Back then, it didn't make sense to the family.
India struggled with this reality as well.
Friends told me she used to beg God for it to be any other way.
"I would say, 'You can't rush it,'" Quantisha Henley told me, referring to India's transition. "She was like, 'Friend, I'm a girl. If I could find whatever switch to turn it off I would, but I can't.'"
"This is in me," she told Henley. "I was born like this."
India Clarke's metamorphosis, like those of so many transgender people, should have been cause for celebration. She was blossoming into a vibrant young woman. She showered friends and family with "I love yous" as if they were confetti. She lip synced to tough female rappers like Nicki Minaj and Trina, loved doing hair and dreamed of working in a salon with her mother and cousin. Her anime eyes and cutting wit wowed friends and strangers alike.
But India Clarke wasn't always celebrated -- not in life.
Her death would come far too soon.
'You can say her name all day'
After India's body was found here in Tampa on July 21, 2015, it didn't take long for the outrage to swell in certain corners of America. Celebrities, including Laverne Cox, the transgender actress known for her role on "Orange is the New Black," and who India's friends say she idolized, launched a social media campaign asking all of us to #SayHerName.
"[T]his week the 10th Trans Woman of Color to be lynched this year was found ... in Tampa FL," Cox wrote on Instagram on July 22, 2015
. "She was only 25 years old and clearly into all things beauty hair and makeup just like me. I can't help but feel like I'm next.

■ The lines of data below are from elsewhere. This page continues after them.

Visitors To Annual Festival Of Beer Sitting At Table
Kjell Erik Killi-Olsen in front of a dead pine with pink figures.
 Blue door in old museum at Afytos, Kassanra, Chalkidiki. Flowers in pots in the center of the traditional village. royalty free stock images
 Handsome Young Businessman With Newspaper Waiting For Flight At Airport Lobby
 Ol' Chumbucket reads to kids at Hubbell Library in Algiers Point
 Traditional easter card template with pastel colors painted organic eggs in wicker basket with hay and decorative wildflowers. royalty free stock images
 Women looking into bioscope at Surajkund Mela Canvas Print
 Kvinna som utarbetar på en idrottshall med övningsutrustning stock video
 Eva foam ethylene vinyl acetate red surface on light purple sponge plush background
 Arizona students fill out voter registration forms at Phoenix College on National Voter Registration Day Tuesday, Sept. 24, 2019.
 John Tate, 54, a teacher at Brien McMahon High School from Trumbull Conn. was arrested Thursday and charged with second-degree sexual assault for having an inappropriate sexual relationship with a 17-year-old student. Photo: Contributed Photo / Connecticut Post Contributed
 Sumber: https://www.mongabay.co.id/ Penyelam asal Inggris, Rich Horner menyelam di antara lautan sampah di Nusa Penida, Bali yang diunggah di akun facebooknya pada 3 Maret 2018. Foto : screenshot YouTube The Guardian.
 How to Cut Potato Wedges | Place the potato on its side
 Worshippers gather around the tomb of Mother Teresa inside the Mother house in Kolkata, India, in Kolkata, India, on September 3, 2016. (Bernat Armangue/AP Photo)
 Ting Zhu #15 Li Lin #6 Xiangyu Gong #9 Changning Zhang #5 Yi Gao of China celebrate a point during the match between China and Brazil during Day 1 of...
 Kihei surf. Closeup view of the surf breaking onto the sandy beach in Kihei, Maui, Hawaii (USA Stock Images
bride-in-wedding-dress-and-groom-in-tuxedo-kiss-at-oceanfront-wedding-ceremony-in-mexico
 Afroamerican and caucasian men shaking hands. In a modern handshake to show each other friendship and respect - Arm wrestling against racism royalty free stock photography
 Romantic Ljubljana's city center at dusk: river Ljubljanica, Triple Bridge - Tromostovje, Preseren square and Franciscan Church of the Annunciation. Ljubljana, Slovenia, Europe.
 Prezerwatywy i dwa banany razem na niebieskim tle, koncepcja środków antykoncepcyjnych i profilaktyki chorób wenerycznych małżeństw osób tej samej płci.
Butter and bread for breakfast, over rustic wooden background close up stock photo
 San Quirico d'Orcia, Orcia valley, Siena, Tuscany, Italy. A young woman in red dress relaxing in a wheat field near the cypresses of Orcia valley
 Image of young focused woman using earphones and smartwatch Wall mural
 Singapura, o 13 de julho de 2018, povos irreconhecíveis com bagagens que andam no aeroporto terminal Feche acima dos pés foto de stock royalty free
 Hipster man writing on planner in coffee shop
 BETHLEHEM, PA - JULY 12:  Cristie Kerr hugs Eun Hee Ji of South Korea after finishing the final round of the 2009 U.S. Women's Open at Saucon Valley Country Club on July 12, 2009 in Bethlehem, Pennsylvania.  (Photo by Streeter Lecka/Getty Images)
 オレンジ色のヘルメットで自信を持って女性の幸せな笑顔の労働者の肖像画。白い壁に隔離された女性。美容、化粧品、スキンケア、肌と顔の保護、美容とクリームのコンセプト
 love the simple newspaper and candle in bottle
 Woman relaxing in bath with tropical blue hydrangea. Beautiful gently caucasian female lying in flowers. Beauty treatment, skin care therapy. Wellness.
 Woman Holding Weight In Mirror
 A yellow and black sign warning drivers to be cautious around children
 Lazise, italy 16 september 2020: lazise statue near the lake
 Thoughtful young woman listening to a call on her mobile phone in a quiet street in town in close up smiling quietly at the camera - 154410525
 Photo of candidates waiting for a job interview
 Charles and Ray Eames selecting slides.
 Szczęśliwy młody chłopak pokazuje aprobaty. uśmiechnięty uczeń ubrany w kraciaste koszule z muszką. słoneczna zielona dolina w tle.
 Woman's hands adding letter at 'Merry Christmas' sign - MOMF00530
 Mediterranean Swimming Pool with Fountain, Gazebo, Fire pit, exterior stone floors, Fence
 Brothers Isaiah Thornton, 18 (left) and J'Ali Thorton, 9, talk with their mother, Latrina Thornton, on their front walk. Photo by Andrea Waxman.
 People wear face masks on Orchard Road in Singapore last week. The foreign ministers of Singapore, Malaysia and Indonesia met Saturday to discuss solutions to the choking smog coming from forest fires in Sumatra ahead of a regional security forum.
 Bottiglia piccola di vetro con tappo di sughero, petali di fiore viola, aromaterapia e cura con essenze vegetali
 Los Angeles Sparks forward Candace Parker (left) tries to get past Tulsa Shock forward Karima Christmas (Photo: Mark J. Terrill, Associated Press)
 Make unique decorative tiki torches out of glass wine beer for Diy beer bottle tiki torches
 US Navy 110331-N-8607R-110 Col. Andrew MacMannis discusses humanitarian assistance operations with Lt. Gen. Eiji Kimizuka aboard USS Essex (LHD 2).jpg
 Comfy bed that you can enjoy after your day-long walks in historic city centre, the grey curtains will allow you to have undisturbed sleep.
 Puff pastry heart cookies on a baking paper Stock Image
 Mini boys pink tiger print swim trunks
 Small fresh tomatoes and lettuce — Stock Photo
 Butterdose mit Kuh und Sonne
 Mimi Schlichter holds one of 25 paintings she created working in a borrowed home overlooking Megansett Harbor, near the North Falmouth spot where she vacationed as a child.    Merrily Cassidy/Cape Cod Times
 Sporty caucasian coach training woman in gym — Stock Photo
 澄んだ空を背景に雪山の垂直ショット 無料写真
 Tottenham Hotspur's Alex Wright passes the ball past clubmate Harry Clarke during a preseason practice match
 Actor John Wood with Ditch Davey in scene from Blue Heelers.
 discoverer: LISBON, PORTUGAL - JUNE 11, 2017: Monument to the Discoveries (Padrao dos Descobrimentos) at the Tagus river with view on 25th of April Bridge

That's why I do the work I do because the [average] life expectancy for someone like me is only 35 years old."
"We must #SayHerName," the actress wrote. "#IndiaClarke."
Nearly one year after India's death, friends and family still ache from her absence, their eyes welling with memories of a person who was both life of the party and a confidante, both sassy queen and a doting aunt. "I just wish my baby was here with me," her mother told me. "Every day, a part of me is gone. I am not the same. I know life still goes on, and I'm trying to make the best of it, but I miss my baby. I know my kids love me, but India showed the most love. Not only to me, to everybody ... she was always telling me, 'Momma, I love you.'"
India's killer "really took someone special from us, you know?" said India's cousin, Lakischa Hicks. "People can say, 'I love you,' but showing someone you love them is different. [India] always did that."
The rest of us, however, have forgotten her.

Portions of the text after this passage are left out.